→ Exercise details
Swap "stone building facade" for "brick building facade" everywhere it occurs in the data, then write out all of the data again with everything else left as it is.

→ Data supplied
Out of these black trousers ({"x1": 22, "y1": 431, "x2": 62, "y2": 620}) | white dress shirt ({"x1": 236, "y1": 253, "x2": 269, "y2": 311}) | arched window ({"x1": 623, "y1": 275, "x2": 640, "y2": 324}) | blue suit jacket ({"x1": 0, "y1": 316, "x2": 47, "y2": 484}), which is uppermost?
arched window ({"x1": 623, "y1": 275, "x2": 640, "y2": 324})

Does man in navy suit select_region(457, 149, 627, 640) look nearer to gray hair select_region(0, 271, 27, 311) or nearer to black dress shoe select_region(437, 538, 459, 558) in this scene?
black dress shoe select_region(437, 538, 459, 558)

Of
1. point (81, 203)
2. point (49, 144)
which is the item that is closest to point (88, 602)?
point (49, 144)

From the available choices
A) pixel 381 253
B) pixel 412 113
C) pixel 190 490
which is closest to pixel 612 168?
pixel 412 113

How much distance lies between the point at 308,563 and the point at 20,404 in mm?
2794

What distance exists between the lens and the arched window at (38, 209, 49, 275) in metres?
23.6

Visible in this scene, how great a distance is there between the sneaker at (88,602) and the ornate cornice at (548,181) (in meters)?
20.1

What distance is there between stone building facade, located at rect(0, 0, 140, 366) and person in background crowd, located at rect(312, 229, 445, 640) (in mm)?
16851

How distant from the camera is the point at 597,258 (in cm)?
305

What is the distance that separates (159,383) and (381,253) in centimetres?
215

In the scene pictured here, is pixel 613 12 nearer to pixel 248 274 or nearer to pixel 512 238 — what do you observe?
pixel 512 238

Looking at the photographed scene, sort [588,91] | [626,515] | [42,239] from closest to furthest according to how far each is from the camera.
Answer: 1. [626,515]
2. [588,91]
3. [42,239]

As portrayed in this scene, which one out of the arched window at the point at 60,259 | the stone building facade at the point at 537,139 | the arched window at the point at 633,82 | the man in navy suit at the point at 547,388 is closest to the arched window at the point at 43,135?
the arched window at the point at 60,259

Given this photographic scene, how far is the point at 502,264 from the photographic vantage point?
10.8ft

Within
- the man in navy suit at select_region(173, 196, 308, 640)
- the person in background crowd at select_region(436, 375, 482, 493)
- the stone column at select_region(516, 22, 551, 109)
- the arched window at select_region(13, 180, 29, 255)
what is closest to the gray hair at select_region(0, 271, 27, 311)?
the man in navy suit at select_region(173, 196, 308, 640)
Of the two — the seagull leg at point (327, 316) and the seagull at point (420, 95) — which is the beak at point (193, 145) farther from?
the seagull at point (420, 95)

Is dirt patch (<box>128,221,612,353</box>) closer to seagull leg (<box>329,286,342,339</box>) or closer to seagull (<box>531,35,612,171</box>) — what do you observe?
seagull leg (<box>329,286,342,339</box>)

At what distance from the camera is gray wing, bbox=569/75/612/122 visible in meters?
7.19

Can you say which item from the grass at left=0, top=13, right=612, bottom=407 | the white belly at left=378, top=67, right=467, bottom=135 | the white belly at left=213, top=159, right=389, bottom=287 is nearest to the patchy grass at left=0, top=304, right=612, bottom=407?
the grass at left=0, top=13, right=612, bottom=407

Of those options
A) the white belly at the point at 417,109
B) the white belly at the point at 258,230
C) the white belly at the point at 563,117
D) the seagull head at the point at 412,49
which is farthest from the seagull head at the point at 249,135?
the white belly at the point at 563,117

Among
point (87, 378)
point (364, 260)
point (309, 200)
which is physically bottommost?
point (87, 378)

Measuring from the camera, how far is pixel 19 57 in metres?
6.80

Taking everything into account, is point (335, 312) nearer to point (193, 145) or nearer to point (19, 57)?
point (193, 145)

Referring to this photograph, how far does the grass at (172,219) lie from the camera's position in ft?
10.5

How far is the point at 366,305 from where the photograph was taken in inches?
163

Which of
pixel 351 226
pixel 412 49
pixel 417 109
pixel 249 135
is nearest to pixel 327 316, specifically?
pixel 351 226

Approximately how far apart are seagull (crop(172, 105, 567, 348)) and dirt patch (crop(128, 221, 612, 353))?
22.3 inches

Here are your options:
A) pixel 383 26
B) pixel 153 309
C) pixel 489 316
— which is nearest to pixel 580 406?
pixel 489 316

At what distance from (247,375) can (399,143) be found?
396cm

→ The response
Out of these black trousers ({"x1": 22, "y1": 431, "x2": 62, "y2": 620}) | white dress shirt ({"x1": 236, "y1": 253, "x2": 269, "y2": 311}) | arched window ({"x1": 623, "y1": 275, "x2": 640, "y2": 324}) | blue suit jacket ({"x1": 0, "y1": 316, "x2": 47, "y2": 484}), which is uppermost?
arched window ({"x1": 623, "y1": 275, "x2": 640, "y2": 324})

Does man in navy suit select_region(457, 149, 627, 640) look nearer to gray hair select_region(0, 271, 27, 311) or nearer to black dress shoe select_region(437, 538, 459, 558) in this scene?
black dress shoe select_region(437, 538, 459, 558)

Of
1. point (81, 203)
2. point (49, 144)
which is the item that is closest to point (88, 602)?
point (49, 144)

From the available choices
A) pixel 381 253
B) pixel 412 113
C) pixel 190 490
which is closest to pixel 612 168?
pixel 412 113

How much distance lies between the point at 308,563 and the point at 20,404 in mm?
2794

What distance exists between the lens and the arched window at (38, 209, 49, 275) in metres?
23.6

Visible in this scene, how great a distance is there between the sneaker at (88,602) and the ornate cornice at (548,181) (in meters)?
20.1

What distance is there between brick building facade, located at rect(0, 0, 140, 366) and person in background crowd, located at rect(312, 229, 445, 640) (in mm)?
16851

How distant from the camera is the point at 597,258 (in cm)?
305

What is the distance that separates (159,383) and (381,253) in centimetres?
215

In the scene pictured here, is pixel 613 12 nearer to pixel 248 274 or nearer to pixel 512 238 — what do you observe?
pixel 512 238

Looking at the photographed scene, sort [588,91] | [626,515] | [42,239] from closest to furthest according to how far each is from the camera.
Answer: 1. [626,515]
2. [588,91]
3. [42,239]

As portrayed in this scene, which one out of the arched window at the point at 60,259 | the brick building facade at the point at 537,139 | the arched window at the point at 633,82 | the man in navy suit at the point at 547,388 is closest to the arched window at the point at 43,135?
the arched window at the point at 60,259

Given this photographic scene, how far is the point at 502,264 from the photographic vantage point?
10.8ft

Within
- the man in navy suit at select_region(173, 196, 308, 640)
- the person in background crowd at select_region(436, 375, 482, 493)
- the stone column at select_region(516, 22, 551, 109)
- the arched window at select_region(13, 180, 29, 255)
what is closest to the gray hair at select_region(0, 271, 27, 311)?
the man in navy suit at select_region(173, 196, 308, 640)
Of the two — the seagull leg at point (327, 316) and the seagull at point (420, 95) — which is the beak at point (193, 145) farther from?
the seagull at point (420, 95)

Is dirt patch (<box>128,221,612,353</box>) closer to seagull leg (<box>329,286,342,339</box>) or closer to seagull (<box>531,35,612,171</box>) — what do you observe?
seagull leg (<box>329,286,342,339</box>)

At what distance from the camera is gray wing, bbox=569/75/612/122 visible in meters?
7.19

Can you say which item from the grass at left=0, top=13, right=612, bottom=407 | the white belly at left=378, top=67, right=467, bottom=135 | the white belly at left=213, top=159, right=389, bottom=287 is nearest to the patchy grass at left=0, top=304, right=612, bottom=407?
the grass at left=0, top=13, right=612, bottom=407

Of those options
A) the white belly at the point at 417,109
B) the white belly at the point at 258,230
C) the white belly at the point at 563,117
D) the seagull head at the point at 412,49
which is farthest from the seagull head at the point at 249,135?
the white belly at the point at 563,117

Among
point (87, 378)
point (364, 260)
point (309, 200)
which is physically bottommost?
point (87, 378)

Measuring from the camera, how far is pixel 19 57 in metres?
6.80

Taking everything into account, is point (335, 312) nearer to point (193, 145) or nearer to point (19, 57)?
point (193, 145)

Referring to this photograph, how far does the grass at (172,219) lie from the camera's position in ft?
10.5

How far is the point at 366,305 from where the photograph was taken in inches?
163

Which of
pixel 351 226
pixel 412 49
pixel 417 109
pixel 249 135
is nearest to pixel 327 316, specifically?
pixel 351 226

Approximately how far apart are seagull (crop(172, 105, 567, 348)) and dirt patch (crop(128, 221, 612, 353))?
22.3 inches

Here are your options:
A) pixel 383 26
B) pixel 153 309
C) pixel 489 316
— which is nearest to pixel 580 406?
pixel 489 316

At what distance from (247,375) can (399,143) be found?
396cm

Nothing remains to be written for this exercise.